→ **Records of scene-based questions**
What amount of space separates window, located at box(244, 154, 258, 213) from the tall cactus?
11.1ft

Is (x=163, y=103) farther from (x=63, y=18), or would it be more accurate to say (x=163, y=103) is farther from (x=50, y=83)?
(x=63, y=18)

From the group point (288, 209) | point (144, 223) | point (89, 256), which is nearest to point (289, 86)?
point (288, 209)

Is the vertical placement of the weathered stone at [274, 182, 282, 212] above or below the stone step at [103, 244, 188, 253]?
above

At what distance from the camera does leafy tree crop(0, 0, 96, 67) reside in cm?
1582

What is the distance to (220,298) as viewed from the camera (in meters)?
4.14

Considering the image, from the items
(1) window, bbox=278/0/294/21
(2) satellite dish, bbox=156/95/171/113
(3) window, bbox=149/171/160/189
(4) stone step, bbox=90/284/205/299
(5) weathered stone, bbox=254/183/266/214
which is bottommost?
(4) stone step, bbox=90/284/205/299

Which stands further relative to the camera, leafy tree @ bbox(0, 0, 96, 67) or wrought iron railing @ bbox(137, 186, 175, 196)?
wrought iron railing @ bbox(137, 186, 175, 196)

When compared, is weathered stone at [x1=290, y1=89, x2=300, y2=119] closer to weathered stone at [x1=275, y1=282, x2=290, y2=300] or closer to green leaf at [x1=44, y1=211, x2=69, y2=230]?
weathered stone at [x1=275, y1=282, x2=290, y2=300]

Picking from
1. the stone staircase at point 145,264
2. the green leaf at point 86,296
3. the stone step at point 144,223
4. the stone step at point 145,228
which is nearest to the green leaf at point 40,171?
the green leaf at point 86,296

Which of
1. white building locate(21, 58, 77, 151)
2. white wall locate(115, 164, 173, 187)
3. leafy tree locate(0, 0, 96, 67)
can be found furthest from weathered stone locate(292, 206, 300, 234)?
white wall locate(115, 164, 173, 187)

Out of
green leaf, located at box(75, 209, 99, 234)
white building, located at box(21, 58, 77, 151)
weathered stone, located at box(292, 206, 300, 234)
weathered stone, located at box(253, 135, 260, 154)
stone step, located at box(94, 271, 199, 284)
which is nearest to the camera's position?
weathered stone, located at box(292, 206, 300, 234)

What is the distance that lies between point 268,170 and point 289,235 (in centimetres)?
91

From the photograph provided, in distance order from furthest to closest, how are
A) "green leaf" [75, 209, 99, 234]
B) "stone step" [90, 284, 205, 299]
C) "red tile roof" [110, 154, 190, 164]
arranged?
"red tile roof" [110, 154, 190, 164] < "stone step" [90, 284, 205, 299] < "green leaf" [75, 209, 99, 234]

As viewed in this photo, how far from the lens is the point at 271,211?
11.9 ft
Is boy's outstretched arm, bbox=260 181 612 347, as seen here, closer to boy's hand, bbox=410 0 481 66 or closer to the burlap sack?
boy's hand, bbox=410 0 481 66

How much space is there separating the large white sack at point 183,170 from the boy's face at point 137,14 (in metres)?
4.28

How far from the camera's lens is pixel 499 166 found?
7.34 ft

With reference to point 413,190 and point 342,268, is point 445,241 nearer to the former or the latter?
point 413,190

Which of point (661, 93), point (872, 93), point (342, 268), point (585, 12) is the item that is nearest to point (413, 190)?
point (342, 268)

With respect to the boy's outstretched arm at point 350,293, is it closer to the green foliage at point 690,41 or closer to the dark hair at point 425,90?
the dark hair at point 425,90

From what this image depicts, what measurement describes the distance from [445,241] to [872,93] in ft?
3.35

→ **GIVEN INSTRUCTION**
Print exactly the lines from the one with "How much space" through the end of the data, inclusive.

→ **RESULT BELOW**
How much space is there separating the large white sack at point 183,170 from the boy's face at point 137,14 (in metres)?
4.28

How far from the camera's lens is pixel 499 166 found?
7.34 ft

With reference to point 413,190 and point 342,268, is point 445,241 nearer to the former or the latter?
point 413,190

Which of point (661, 93), point (872, 93), point (342, 268), point (585, 12) is the item that is nearest to point (413, 190)?
point (342, 268)

With respect to the boy's outstretched arm at point 350,293, is it closer to the green foliage at point 690,41 or closer to the dark hair at point 425,90?
the dark hair at point 425,90

From what this image depicts, what measurement describes the distance from [445,241] to [872,93] in ft?
3.35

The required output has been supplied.